== RECORDED INFORMATION ==
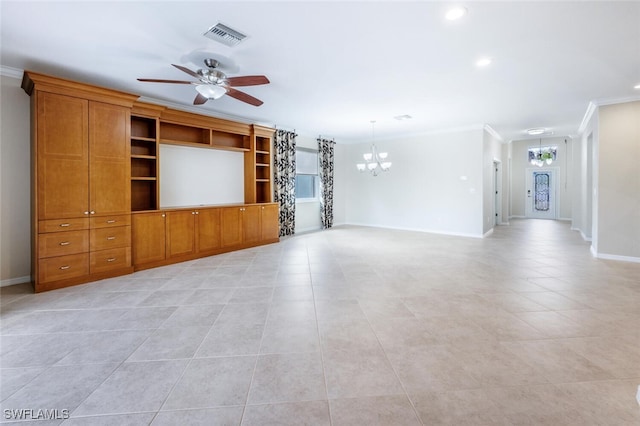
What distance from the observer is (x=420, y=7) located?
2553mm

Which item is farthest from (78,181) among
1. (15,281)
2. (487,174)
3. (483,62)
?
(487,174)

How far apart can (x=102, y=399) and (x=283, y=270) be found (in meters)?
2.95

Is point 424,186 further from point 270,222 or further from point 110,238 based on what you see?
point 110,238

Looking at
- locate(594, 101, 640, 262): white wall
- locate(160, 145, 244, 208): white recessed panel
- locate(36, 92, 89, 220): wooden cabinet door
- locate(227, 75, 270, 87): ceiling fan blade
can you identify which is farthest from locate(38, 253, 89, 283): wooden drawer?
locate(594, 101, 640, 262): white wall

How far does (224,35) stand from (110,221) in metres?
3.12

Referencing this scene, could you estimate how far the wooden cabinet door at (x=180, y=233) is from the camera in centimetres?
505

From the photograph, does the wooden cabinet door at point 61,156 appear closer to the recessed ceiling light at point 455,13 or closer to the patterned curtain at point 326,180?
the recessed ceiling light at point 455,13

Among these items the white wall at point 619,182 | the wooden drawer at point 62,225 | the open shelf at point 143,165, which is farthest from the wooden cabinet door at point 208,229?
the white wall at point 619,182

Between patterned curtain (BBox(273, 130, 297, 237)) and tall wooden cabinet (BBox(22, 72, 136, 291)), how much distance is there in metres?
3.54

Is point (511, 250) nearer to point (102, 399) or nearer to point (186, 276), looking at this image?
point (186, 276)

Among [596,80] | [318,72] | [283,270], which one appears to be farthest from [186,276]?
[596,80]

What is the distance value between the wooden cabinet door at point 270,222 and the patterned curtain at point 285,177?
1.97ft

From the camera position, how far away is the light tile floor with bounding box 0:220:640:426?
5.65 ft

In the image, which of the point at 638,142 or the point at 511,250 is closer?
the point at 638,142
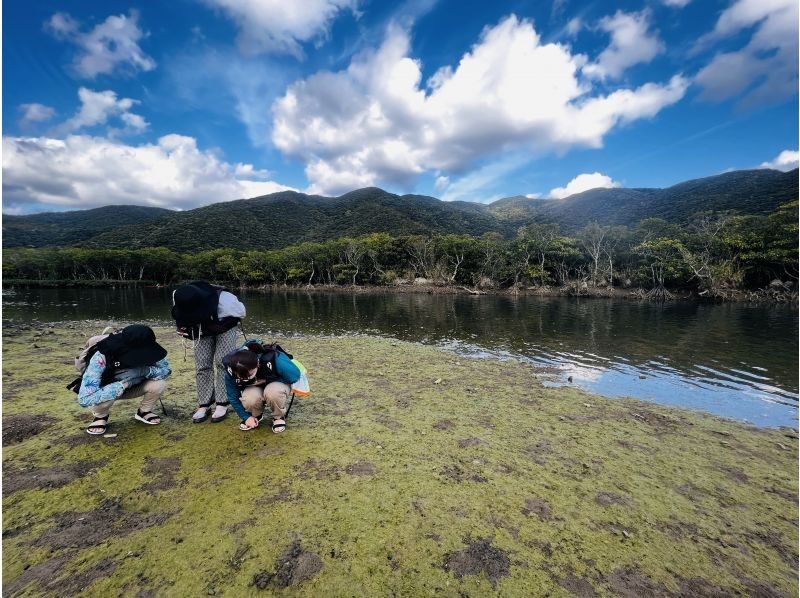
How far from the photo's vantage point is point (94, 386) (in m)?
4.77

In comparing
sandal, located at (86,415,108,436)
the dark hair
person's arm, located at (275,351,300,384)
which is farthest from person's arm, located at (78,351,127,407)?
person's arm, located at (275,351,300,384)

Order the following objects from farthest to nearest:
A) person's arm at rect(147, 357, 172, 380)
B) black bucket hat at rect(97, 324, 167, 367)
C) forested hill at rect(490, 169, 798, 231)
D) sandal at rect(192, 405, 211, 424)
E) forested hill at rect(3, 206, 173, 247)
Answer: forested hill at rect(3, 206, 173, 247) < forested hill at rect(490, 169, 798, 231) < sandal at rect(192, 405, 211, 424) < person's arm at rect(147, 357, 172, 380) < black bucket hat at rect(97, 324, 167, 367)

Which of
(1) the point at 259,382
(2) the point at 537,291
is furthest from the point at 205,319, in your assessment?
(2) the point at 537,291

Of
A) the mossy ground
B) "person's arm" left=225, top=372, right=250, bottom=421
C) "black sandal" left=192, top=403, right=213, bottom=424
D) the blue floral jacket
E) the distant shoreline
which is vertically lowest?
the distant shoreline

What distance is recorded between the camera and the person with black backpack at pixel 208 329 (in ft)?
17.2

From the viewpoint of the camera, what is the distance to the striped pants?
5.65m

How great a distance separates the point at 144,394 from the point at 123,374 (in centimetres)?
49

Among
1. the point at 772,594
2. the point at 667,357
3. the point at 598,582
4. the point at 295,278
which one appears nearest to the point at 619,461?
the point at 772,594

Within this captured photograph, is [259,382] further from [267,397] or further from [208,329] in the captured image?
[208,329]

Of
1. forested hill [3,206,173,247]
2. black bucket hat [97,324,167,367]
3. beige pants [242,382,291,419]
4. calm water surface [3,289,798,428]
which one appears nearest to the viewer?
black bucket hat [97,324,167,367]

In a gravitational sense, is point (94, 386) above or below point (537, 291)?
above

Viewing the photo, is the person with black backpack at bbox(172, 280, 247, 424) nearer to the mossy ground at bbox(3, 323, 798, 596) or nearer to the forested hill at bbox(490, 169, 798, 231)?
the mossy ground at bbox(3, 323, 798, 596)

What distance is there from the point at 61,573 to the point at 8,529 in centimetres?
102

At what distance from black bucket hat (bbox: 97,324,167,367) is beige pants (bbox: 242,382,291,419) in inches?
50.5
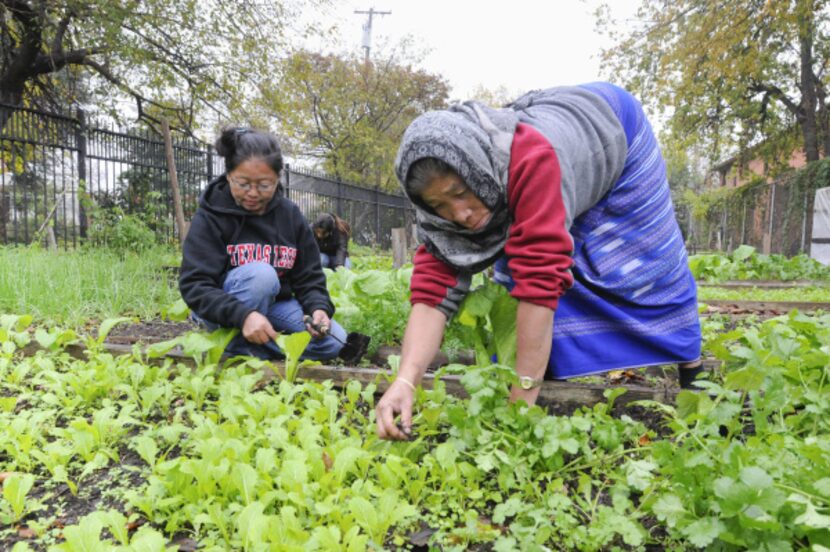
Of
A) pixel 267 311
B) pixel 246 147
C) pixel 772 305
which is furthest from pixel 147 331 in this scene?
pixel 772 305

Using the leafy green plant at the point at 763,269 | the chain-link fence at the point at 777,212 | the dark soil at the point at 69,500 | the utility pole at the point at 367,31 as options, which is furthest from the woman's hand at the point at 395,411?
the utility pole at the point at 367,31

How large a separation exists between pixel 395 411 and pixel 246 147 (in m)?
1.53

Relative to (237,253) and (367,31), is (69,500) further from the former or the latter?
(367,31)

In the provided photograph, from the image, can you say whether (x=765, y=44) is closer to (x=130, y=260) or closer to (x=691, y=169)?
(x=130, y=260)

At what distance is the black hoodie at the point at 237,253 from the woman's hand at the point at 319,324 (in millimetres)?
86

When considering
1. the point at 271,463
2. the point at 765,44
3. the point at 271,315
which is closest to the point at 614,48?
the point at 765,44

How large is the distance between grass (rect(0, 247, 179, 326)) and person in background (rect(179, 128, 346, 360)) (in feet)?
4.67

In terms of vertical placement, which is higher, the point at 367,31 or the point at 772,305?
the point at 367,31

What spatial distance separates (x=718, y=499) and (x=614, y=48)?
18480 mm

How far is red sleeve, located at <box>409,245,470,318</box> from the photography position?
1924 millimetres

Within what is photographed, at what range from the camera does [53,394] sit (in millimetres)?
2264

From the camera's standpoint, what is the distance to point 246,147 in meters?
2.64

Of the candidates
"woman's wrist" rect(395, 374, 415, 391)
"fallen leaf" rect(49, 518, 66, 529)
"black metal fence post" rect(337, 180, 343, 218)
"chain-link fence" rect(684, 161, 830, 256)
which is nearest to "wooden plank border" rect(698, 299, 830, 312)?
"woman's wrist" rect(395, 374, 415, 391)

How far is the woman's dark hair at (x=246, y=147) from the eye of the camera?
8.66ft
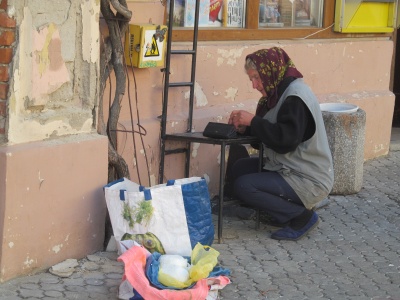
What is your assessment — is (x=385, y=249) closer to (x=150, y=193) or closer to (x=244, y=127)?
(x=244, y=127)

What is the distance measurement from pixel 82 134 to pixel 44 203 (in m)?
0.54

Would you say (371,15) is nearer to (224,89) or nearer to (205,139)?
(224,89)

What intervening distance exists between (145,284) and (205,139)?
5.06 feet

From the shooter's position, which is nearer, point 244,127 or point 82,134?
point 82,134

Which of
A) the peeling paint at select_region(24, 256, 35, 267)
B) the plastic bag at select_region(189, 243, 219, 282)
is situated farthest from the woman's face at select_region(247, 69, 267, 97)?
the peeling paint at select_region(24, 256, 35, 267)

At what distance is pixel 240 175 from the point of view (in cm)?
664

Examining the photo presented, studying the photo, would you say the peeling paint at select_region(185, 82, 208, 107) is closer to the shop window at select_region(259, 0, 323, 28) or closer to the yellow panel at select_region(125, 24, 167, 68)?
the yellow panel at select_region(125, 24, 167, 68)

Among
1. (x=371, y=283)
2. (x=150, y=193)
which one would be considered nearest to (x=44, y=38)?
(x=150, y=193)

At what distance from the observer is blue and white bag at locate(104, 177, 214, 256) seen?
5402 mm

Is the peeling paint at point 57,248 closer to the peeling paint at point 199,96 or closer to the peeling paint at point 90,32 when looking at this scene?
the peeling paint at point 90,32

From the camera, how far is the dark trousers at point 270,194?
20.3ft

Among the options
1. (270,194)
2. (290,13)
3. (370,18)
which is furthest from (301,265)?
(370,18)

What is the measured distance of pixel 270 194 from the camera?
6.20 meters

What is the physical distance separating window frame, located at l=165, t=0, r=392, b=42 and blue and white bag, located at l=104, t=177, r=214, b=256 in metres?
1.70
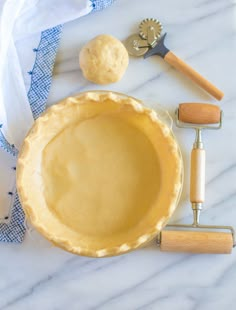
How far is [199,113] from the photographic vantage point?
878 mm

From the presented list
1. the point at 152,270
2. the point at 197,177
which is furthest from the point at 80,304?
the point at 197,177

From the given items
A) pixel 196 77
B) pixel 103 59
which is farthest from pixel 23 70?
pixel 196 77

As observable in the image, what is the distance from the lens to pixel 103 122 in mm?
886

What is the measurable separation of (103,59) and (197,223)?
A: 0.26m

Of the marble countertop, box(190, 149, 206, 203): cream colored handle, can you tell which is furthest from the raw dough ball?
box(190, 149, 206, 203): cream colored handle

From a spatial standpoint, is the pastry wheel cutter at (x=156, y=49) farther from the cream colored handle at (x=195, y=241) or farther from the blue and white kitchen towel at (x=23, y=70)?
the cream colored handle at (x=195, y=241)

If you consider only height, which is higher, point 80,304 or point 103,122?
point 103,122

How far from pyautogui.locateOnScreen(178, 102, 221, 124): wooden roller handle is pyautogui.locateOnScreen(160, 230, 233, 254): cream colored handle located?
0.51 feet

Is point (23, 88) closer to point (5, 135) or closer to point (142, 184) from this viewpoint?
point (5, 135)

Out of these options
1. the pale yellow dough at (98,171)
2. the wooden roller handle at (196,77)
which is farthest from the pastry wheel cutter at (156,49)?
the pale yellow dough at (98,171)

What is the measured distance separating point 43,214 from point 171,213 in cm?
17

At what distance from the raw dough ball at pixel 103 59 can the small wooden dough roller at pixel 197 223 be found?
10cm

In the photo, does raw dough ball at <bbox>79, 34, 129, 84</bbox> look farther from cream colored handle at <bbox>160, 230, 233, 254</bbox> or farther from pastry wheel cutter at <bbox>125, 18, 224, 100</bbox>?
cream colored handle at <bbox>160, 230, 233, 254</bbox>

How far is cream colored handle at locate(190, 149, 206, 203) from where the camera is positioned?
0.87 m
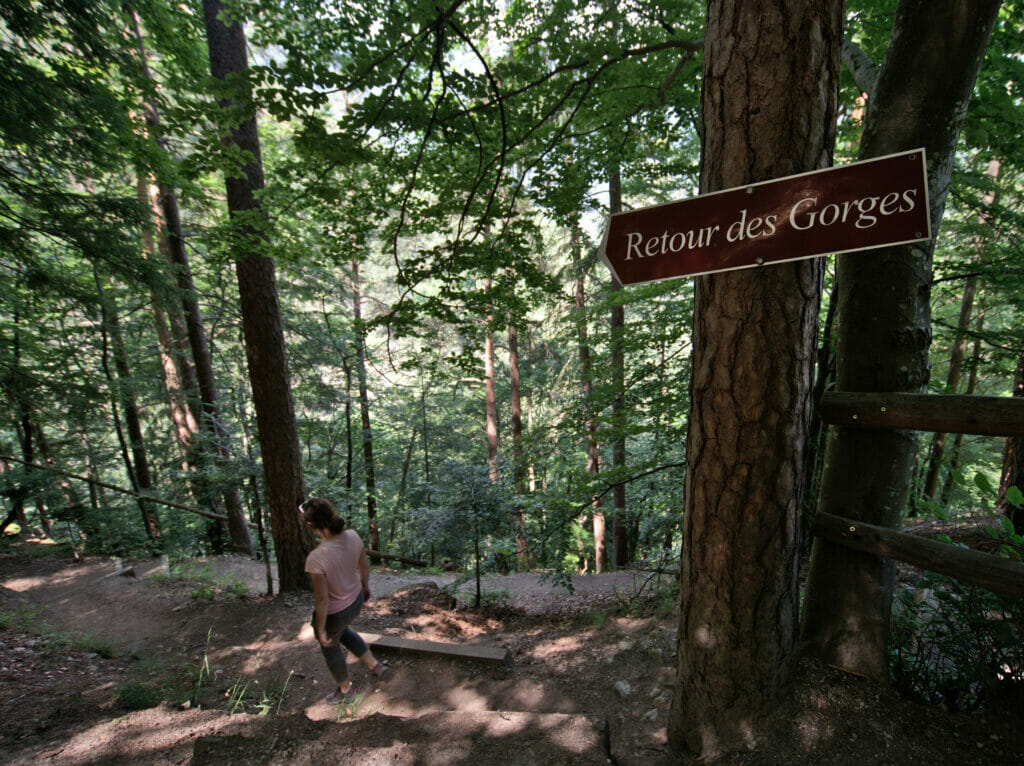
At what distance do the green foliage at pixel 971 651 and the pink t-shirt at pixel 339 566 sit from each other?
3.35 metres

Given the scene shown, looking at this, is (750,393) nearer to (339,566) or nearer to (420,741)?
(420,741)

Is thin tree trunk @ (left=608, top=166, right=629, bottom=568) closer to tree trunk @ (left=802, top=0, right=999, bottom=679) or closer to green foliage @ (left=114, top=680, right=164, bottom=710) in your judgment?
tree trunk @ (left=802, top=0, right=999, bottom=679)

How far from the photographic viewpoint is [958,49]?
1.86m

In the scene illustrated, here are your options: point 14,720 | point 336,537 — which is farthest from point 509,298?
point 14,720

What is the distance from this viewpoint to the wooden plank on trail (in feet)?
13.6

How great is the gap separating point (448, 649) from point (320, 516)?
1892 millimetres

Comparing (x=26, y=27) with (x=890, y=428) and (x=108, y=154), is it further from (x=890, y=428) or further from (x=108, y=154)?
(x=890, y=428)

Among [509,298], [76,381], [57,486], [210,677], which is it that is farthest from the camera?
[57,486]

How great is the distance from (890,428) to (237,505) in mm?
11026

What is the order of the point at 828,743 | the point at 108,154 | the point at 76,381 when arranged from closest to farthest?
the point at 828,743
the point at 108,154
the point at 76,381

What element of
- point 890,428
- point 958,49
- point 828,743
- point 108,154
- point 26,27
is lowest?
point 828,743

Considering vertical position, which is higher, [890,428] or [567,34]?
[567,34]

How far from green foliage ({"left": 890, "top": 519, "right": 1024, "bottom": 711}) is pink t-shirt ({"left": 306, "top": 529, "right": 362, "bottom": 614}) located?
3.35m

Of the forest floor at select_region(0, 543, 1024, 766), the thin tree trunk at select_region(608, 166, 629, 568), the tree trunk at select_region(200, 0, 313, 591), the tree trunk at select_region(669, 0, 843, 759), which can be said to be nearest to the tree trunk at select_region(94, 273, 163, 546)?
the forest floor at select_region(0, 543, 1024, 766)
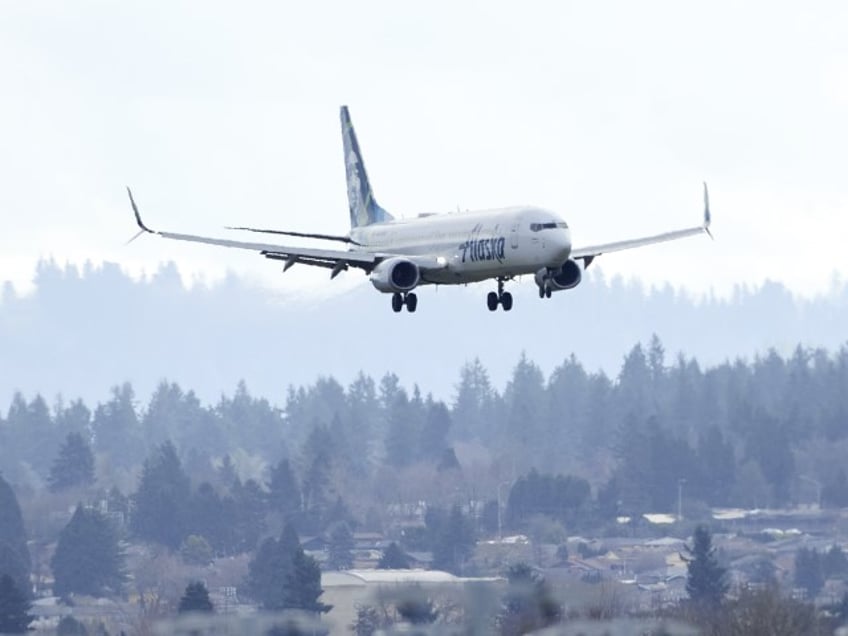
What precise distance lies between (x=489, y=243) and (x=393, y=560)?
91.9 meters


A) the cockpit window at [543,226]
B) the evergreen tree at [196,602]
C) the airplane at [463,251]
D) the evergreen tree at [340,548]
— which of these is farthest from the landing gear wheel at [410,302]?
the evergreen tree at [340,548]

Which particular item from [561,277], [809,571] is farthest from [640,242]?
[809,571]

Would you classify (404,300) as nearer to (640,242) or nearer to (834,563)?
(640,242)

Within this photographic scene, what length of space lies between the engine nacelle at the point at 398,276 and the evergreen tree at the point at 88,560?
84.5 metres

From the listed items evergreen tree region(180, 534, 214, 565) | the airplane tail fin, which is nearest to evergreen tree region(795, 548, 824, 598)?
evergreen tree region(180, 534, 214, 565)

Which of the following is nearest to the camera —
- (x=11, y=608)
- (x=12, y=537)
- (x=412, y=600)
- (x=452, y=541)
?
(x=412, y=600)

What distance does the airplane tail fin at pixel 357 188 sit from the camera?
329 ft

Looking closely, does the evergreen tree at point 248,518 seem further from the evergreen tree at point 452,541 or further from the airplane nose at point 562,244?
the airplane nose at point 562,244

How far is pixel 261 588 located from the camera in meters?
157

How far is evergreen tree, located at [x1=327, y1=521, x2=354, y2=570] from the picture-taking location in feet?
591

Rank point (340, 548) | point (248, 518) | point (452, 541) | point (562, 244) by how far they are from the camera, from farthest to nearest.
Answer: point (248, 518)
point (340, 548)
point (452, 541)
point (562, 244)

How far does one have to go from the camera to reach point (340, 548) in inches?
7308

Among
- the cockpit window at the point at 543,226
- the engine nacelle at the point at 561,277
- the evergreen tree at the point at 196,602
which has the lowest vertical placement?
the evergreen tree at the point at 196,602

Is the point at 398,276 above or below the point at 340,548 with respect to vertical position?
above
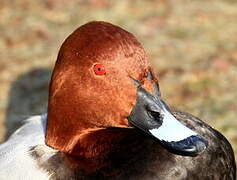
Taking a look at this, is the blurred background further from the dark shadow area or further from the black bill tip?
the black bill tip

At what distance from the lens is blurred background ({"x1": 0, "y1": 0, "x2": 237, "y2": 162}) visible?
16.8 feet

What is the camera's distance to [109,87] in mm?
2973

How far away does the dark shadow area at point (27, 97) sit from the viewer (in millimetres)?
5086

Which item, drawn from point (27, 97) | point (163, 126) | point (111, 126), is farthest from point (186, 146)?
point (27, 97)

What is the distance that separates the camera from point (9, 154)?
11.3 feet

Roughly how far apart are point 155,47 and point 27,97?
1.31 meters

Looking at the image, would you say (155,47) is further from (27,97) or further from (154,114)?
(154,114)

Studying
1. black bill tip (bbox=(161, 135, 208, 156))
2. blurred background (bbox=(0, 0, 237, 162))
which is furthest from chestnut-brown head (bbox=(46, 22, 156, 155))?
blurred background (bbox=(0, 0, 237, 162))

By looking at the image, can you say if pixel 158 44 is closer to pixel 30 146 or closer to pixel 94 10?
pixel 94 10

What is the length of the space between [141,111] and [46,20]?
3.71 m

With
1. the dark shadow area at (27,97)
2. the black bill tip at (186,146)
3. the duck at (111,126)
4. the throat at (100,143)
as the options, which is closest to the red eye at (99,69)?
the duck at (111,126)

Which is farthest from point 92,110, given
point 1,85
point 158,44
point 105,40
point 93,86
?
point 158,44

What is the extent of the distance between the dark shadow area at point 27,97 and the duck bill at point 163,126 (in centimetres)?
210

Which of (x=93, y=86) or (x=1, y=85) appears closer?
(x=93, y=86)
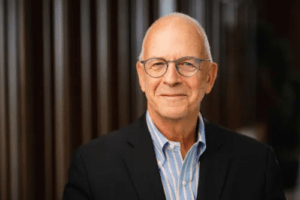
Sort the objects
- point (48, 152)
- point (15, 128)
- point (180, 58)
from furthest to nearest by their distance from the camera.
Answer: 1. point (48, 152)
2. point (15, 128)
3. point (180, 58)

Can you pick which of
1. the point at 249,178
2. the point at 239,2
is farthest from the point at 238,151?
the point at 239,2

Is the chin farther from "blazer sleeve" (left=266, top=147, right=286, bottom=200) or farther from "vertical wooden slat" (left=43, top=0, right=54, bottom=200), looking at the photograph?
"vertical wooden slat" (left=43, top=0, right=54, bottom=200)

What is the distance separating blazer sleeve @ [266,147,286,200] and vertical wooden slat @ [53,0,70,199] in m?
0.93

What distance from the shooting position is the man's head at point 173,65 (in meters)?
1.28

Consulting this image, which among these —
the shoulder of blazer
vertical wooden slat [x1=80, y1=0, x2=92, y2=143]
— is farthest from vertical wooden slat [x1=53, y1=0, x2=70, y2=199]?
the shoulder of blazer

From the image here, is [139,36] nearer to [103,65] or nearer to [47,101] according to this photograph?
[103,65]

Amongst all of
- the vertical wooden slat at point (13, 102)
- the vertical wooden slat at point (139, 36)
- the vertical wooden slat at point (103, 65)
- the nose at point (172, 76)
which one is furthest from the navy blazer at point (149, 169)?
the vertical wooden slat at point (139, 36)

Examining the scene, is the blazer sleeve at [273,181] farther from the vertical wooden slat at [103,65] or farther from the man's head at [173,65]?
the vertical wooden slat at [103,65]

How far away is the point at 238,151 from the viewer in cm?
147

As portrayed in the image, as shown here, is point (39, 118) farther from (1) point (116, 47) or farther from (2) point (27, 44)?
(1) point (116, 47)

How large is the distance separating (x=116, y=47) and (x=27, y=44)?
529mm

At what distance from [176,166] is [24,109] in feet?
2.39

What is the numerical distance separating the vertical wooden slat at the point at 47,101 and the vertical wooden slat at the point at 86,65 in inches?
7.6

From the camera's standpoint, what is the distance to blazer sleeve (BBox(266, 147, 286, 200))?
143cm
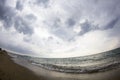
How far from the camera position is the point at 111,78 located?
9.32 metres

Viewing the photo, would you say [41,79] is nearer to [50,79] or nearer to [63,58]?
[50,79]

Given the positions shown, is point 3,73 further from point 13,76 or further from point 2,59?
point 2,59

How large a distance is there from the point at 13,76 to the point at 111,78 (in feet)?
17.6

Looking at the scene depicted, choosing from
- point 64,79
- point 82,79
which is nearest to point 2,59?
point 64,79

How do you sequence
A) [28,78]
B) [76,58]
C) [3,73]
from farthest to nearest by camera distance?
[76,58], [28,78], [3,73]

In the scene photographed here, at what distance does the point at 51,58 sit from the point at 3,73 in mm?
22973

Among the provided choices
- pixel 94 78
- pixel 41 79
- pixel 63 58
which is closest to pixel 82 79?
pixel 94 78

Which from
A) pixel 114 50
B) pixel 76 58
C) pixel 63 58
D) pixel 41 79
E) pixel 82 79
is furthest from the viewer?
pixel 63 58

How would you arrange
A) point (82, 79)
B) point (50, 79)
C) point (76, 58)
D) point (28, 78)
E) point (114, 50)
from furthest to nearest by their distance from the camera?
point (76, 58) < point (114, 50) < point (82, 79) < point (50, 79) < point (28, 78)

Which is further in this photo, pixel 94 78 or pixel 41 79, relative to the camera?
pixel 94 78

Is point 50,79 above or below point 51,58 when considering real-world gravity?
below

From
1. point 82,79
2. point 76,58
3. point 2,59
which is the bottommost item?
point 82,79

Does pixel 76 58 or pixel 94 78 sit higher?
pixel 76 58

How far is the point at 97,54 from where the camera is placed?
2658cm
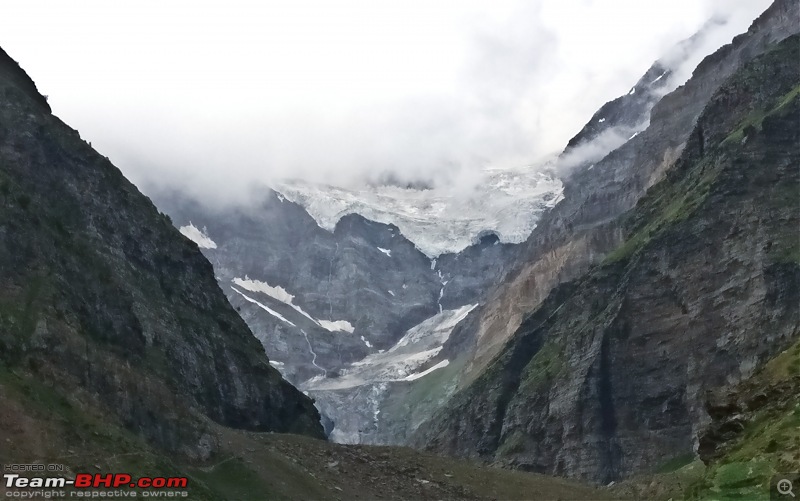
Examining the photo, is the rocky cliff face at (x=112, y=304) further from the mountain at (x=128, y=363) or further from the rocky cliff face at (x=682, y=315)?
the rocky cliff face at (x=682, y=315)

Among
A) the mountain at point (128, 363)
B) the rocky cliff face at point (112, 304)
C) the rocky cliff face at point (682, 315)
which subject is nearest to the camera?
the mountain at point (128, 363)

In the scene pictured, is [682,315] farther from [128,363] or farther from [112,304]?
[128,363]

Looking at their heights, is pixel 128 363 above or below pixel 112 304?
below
===
**WORK REQUIRED**
Copy out the part of the data above that opens with the line containing "In the scene illustrated, here" and closes with the line containing "1892 millimetres", keeping every line unchanged.

**EXERCISE OUTPUT**
In the scene illustrated, here are your options: point 14,720 | point 336,537 — which is farthest from point 509,298?
point 14,720

What is the distance from this viewpoint to the wooden plank on trail (in feet)?
13.6

How great is the gap separating point (448, 649) from point (320, 516)?
1892 millimetres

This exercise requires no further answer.